The Law Khee Lar conference is said to be the advanced preparedness for holding series of political dialogue after signing ceasefire accord, said a statement at the end of the conference on Jan. 25.

The Law Khee Lar conference, chaired by KNU chairman Saw Mutu Sae Poe, was a follow-up of an earlier ethnic leaders’ conference held in Laiza, northernmost Kachin state in October-November 2013, in which the ethnic leaders signed an 11-point framework agreement of their own and the framework had been presented to the first round of talks with the government in Myitgyina, the capital of Kachin state, for making nationwide ceasefire deal.

The six-day Law Khee Lar conference will be followed by the second round of talks between the government’s Central Peace- Making Work Committee and the ethnic armed groups’ Nationwide Ceasefire Coordination Team (NCCT) represented by ethnic leaders.

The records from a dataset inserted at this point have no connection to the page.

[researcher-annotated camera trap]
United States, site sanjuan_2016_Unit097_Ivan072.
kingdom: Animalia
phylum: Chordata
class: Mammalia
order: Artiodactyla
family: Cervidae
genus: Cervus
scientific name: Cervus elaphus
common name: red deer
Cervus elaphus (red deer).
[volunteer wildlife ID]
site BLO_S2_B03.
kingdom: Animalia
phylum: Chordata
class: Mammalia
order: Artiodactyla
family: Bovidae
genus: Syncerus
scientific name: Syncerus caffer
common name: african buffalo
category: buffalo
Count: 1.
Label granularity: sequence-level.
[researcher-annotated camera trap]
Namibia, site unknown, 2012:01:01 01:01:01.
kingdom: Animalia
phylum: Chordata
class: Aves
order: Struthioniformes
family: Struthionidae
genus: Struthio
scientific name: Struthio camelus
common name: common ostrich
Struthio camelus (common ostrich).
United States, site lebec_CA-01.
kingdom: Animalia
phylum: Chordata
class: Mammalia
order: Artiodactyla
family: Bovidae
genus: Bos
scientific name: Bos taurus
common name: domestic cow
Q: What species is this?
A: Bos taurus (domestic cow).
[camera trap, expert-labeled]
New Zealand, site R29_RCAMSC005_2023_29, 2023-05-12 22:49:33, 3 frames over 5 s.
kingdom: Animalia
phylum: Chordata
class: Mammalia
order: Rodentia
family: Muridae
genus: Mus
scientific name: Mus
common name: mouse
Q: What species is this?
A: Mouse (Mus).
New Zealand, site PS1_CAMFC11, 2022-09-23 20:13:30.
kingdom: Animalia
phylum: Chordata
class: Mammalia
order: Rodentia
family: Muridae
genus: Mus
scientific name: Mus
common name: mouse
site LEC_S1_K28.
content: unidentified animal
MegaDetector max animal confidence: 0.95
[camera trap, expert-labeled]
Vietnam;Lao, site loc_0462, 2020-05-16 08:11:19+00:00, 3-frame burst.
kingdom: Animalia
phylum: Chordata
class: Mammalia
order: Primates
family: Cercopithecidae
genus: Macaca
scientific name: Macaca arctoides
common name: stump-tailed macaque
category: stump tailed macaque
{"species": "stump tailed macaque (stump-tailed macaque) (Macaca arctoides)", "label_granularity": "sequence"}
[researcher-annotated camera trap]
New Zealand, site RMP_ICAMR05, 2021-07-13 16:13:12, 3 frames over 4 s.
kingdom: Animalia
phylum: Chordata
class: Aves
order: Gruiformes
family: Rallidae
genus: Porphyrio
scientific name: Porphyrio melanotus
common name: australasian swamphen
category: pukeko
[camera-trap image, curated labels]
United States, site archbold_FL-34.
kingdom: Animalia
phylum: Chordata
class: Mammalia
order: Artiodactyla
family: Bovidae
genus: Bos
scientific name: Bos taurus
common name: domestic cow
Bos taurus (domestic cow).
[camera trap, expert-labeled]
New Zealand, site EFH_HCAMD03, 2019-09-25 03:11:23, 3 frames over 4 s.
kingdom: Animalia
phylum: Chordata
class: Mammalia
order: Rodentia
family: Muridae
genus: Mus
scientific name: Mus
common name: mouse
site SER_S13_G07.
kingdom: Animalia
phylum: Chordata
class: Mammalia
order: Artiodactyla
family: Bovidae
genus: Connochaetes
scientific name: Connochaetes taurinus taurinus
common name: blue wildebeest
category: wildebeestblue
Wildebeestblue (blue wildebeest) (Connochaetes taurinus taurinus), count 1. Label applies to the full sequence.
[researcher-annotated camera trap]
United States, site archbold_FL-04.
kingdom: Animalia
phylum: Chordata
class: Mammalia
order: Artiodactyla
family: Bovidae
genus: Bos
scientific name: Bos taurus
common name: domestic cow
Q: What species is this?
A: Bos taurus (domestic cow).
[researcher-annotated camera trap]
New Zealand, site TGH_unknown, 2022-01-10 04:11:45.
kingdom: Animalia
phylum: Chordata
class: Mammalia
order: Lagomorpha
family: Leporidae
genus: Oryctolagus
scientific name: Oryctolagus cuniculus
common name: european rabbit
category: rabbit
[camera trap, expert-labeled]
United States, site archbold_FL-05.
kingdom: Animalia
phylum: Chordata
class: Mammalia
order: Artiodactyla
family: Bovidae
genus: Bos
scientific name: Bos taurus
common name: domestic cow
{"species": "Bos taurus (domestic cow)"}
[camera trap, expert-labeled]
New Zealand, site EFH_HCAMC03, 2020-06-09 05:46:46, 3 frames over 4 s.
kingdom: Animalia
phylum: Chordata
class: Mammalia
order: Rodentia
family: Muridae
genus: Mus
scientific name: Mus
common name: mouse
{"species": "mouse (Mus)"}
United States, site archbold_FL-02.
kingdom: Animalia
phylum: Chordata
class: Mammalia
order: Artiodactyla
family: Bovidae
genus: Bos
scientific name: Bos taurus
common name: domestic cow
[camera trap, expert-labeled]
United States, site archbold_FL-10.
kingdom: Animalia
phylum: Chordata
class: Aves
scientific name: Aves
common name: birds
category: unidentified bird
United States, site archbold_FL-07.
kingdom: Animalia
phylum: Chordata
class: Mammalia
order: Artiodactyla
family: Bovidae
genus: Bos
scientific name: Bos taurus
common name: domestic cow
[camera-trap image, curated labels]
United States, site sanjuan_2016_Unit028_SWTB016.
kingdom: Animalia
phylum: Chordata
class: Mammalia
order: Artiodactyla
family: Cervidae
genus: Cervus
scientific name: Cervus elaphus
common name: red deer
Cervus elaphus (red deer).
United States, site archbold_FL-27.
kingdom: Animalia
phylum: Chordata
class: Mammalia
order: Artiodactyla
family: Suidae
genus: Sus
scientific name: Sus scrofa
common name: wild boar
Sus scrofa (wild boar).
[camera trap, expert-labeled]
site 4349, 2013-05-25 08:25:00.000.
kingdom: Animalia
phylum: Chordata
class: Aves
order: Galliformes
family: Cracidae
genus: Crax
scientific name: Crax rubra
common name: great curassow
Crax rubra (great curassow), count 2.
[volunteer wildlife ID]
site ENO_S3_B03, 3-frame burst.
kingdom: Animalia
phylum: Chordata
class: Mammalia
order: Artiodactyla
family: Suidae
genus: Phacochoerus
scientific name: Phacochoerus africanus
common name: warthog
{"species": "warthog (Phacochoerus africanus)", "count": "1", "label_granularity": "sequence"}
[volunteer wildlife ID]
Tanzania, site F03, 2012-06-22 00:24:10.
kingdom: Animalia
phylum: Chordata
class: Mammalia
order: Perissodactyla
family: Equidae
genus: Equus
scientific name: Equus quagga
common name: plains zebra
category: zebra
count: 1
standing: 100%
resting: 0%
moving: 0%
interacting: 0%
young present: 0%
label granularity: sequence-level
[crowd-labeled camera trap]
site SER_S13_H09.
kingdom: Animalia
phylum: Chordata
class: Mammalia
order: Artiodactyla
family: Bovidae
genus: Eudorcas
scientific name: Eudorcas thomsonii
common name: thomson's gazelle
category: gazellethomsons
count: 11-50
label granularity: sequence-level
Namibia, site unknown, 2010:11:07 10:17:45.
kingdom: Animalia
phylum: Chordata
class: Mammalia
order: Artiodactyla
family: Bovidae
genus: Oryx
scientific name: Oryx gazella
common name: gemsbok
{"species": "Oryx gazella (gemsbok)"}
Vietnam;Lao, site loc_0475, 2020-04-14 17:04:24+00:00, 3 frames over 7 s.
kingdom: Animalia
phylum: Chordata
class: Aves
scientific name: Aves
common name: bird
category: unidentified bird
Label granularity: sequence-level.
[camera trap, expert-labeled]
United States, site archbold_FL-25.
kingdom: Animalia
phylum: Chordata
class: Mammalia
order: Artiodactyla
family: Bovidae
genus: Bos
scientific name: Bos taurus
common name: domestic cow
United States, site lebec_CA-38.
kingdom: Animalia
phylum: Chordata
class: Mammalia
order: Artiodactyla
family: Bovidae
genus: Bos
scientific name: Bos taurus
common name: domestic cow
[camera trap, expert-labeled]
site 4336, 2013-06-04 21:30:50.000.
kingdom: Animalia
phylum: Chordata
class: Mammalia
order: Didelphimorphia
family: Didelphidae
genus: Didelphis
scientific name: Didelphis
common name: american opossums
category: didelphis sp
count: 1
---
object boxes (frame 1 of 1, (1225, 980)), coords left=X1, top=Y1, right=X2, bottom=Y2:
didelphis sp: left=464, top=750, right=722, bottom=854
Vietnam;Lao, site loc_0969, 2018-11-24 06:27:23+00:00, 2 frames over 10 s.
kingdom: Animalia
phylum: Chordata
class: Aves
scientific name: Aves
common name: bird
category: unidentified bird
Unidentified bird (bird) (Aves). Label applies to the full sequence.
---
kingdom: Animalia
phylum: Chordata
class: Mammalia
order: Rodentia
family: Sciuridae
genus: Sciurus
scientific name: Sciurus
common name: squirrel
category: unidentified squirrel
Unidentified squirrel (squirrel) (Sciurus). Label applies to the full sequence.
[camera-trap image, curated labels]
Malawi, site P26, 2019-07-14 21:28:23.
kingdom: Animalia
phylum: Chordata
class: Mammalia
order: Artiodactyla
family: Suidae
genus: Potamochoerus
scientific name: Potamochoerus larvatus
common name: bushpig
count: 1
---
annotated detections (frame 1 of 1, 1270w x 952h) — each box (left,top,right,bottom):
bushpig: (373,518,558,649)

During the Myitgyina talks, the government’s Central Peace Making Work Committee also put forward its draft nationwide ceasefire accord for future signing.

The 17 armed groups that attended the six-day conference mainly involve Kachin Independence Army (KIA), United Nationalities Federal Council (UNFC), Kayin National Union (KNU), Kayinni National Progressive Party (KNPP), Restoration Council of the Shan State Army (RCSS), Pa-O National Liberation Organization (PNLO), Democratic Kayin Buddhist Army (DKBA), New Mon State Party (NMSP) and Chin National Front (CNF).

Absent from the conference were the United Wa State Army (UWSA) of Shan state special region-2 and National Democratic Alliance Army (NDAA) of Shan state special region-4. However, the two groups promised to take part in the NCA signing despite their absence from the conference, according to conference sources.

Ethnic armed groups have been in existence for about six decades after Myanmar regained independence in 1948 and peace negotiations have been underway without stop during the tenure of successive governments including the military government.